HTTP/2 Bomb Shows How Fast AI Can Chain Old Flaws
June 7, 2026

The HTTP/2 Bomb attack chain can knock vulnerable web servers offline through memory pressure. The bigger shock is the short path from old ideas to a new exploit.
What this is about
Security researchers at Calif disclosed a denial-of-service technique called HTTP/2 Bomb in early June 2026. Several security reports say the attack chain was found with help from OpenAI Codex and affects common HTTP/2 implementations including Apache httpd, nginx, Envoy, Microsoft IIS, and Cloudflare Pingora.
This matters because it is not about obscure niche software. HTTP/2 sits inside web servers, proxies, APIs, and platforms that carry production services every day.

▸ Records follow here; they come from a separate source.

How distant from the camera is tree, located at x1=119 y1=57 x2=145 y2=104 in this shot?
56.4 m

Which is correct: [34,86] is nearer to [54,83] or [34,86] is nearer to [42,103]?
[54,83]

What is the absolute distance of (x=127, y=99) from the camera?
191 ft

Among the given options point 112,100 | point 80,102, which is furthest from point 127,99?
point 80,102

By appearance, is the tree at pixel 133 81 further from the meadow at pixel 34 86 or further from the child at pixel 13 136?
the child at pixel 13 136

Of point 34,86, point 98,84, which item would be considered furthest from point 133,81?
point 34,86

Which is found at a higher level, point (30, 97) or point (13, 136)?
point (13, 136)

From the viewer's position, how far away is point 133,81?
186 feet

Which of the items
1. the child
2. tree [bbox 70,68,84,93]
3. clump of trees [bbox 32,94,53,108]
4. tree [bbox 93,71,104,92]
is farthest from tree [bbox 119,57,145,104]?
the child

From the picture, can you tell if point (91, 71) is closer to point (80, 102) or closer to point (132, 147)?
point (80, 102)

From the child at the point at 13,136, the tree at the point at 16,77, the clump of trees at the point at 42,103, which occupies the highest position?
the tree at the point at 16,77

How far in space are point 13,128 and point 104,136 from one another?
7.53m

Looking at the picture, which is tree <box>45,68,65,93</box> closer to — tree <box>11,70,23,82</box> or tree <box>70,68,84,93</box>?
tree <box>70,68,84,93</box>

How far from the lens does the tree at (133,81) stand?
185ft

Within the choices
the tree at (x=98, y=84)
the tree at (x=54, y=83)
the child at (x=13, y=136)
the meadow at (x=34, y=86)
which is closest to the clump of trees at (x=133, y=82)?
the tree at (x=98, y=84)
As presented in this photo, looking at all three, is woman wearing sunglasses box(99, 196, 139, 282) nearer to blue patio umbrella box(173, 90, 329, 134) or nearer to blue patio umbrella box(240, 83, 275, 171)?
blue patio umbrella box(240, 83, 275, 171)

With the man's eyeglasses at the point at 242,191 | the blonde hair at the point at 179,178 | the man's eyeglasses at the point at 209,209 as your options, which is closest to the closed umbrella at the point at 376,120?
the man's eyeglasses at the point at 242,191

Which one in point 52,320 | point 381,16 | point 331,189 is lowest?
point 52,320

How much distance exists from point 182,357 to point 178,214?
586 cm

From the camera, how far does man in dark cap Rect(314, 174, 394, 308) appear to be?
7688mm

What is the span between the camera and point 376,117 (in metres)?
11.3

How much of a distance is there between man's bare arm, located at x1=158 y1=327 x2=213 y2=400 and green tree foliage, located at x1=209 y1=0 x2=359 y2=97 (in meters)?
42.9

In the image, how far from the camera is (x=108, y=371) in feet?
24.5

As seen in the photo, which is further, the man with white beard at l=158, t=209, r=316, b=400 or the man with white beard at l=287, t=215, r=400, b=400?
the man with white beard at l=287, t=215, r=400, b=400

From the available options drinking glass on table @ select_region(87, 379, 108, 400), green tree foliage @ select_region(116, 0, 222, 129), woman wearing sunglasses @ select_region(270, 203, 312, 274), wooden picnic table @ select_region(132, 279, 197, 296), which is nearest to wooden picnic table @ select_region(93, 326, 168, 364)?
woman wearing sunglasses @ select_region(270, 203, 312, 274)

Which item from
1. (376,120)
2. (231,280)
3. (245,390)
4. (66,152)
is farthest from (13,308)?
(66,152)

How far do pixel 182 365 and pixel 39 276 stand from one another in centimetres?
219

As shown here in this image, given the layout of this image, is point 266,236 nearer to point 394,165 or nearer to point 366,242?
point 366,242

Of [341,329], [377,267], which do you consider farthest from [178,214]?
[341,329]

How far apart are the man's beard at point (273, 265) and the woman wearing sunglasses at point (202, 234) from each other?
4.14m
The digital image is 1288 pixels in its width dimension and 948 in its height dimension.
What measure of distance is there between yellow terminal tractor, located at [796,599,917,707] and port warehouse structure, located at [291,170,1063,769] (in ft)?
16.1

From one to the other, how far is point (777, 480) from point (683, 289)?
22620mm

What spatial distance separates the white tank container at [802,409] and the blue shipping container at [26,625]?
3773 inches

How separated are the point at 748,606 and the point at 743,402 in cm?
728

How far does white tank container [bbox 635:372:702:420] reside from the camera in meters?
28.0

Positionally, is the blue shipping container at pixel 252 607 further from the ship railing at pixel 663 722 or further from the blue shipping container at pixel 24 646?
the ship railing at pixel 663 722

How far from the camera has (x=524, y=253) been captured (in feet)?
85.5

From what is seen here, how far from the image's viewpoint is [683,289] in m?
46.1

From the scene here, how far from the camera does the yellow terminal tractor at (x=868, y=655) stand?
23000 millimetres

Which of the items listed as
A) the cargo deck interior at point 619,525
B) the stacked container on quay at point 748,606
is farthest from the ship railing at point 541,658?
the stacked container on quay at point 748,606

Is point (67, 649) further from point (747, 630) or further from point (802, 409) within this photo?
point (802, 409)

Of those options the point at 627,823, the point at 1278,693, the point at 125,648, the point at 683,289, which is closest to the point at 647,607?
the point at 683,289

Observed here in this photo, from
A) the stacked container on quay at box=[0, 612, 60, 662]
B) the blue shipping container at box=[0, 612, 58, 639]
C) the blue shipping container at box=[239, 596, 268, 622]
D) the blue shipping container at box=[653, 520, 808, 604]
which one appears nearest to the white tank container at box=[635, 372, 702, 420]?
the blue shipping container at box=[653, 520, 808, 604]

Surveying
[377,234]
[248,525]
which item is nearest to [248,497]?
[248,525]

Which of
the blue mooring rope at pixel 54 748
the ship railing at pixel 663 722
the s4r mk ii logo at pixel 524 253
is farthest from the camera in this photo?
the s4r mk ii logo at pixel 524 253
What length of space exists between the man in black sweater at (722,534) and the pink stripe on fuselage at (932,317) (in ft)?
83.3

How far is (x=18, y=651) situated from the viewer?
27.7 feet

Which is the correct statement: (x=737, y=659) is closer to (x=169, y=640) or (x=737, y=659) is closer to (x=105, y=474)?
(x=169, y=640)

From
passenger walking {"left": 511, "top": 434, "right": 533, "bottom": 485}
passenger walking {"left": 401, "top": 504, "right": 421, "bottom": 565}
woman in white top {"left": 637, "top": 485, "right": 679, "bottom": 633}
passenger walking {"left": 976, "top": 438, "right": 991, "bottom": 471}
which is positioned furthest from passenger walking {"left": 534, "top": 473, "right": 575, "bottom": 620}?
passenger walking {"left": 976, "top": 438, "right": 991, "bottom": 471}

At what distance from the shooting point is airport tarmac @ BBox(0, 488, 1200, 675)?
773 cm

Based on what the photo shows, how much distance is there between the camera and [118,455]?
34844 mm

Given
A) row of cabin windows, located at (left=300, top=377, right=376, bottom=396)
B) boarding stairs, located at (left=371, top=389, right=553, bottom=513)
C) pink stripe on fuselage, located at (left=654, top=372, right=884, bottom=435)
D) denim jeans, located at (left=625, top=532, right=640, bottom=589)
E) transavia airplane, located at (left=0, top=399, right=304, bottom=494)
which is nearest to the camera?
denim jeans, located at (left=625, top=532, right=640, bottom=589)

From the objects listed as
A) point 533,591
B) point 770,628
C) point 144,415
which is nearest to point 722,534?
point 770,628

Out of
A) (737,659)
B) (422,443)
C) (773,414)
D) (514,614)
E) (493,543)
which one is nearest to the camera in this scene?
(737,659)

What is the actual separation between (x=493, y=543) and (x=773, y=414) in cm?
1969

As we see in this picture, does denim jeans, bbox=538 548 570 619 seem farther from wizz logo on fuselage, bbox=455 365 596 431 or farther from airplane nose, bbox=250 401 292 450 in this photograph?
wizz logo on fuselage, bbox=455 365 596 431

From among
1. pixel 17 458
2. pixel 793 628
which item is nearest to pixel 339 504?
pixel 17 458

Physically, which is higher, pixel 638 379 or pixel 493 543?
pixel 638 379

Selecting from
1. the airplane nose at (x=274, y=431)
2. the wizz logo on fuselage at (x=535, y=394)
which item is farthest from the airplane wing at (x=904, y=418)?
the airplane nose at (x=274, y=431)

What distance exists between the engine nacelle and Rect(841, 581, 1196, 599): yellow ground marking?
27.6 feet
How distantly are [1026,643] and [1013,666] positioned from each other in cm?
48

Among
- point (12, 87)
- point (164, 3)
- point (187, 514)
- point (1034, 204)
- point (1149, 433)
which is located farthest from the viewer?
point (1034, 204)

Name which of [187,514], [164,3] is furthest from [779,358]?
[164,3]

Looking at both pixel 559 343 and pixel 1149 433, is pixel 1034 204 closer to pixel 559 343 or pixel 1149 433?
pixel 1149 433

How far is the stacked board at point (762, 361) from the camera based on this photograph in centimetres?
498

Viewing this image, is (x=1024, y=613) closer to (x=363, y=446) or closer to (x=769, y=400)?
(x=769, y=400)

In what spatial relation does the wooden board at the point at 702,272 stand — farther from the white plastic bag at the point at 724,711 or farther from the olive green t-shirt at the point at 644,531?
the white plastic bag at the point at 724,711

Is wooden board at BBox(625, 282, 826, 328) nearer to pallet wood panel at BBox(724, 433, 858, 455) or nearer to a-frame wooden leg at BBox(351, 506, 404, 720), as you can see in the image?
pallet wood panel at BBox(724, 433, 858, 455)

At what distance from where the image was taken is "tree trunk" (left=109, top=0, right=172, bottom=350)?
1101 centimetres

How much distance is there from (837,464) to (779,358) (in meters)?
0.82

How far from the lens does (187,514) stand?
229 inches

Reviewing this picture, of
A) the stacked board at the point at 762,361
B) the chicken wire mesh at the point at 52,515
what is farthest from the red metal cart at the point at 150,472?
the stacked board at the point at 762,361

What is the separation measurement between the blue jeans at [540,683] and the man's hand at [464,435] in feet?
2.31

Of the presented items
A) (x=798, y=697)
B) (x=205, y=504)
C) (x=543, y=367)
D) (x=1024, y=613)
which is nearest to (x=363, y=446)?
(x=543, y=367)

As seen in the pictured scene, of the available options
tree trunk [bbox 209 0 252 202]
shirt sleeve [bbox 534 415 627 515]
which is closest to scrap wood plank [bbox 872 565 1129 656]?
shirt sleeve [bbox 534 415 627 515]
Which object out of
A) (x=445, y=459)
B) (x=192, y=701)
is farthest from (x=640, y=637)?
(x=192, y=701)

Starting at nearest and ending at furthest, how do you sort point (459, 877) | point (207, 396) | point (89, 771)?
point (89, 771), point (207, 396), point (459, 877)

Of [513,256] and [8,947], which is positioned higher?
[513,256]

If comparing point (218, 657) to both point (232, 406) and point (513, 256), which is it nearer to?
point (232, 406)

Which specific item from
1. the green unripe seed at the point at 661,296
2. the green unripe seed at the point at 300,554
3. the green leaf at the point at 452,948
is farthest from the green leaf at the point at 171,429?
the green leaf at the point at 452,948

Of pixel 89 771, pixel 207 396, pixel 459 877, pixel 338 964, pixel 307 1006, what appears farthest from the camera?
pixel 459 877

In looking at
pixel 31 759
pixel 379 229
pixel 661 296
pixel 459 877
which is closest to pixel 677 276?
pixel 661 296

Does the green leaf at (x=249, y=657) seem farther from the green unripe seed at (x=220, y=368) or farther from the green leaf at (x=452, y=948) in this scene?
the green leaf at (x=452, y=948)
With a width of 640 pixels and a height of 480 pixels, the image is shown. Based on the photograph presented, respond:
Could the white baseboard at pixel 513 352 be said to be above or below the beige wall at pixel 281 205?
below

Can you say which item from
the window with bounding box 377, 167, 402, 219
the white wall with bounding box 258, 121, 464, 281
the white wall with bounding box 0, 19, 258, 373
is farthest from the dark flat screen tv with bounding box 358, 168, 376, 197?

What HTTP/2 Bomb actually does
The attack chain combines two older ideas in a new way: HPACK header compression and Slowloris-style stream holding. Small amounts of data on the wire can create much larger memory objects inside the server. The connection behavior then prevents that memory from being released quickly.
For Apache, CVE-2026-49975 is named; Envoy tracks a related weakness separately in follow-up reports. The practical question is therefore not only the CVE number, but the exact HTTP/2 component, version, and configuration.
Why it matters
A memory-exhaustion outage hits availability directly: shops, logins, APIs, payment flows, and internal dashboards. Radware reports that one system on a 100 Mbps connection can be enough to make vulnerable servers inaccessible within seconds. Such lab numbers are not universal for every environment, but they show the direction of the risk.
The second point is strategic: if AI tools can combine patch diffs and old attack ideas faster, the time between fix, public analysis, and working exploit gets shorter.
In plain language
Imagine someone checks in a tiny note at a cloakroom, but the staff internally treats it as 1,000 heavy suitcases. Then the same person blocks the exit so nobody can clear the suitcases away. The room fills up even though almost nothing came in from outside.
A practical example
A SaaS provider runs 40 public APIs behind Envoy and Apache. If only 10 endpoints terminate HTTP/2 with vulnerable header handling, an attacker can target those front ends. The incident team then has to patch and also map where HTTP/2 actually terminates: load balancer, CDN, service mesh, or application server.
Scope and limits
- Not every HTTP/2 installation is equally vulnerable; version, component, and header limits matter.
- Many reports blur CVE-2026-49975 with related implementation failures.
- Production testing with proof-of-concepts can cause outages and belongs only in authorized labs or maintenance windows.
SEO & GEO keywords
HTTP/2 Bomb, CVE-2026-49975, HPACK, Apache httpd, nginx, Envoy, Microsoft IIS, Cloudflare Pingora, OpenAI Codex, denial of service, web server security
π‘ In plain English
HTTP/2 Bomb uses small requests that trigger and hold large server-side memory use. Teams should not only search for one CVE, but check every place where HTTP/2 terminates.
Key Takeaways
- βCalif disclosed HTTP/2 Bomb in early June 2026.
- βThe technique combines HPACK amplification with held HTTP/2 streams.
- βApache is linked to CVE-2026-49975; other stacks have related risks.
- βPatching and configuration checks depend on the exact server.
- βThe discovery shows how AI can accelerate the exploit cycle.
FAQ
Is every HTTP/2 server affected?
No. Implementation, version, configuration, and where HTTP/2 terminates all matter.
What is CVE-2026-49975?
Public reporting mainly links it to the Apache httpd part of the HTTP/2 Bomb family.
Should teams test the PoC in production?
No. A denial-of-service PoC can cause outages and belongs in authorized test environments.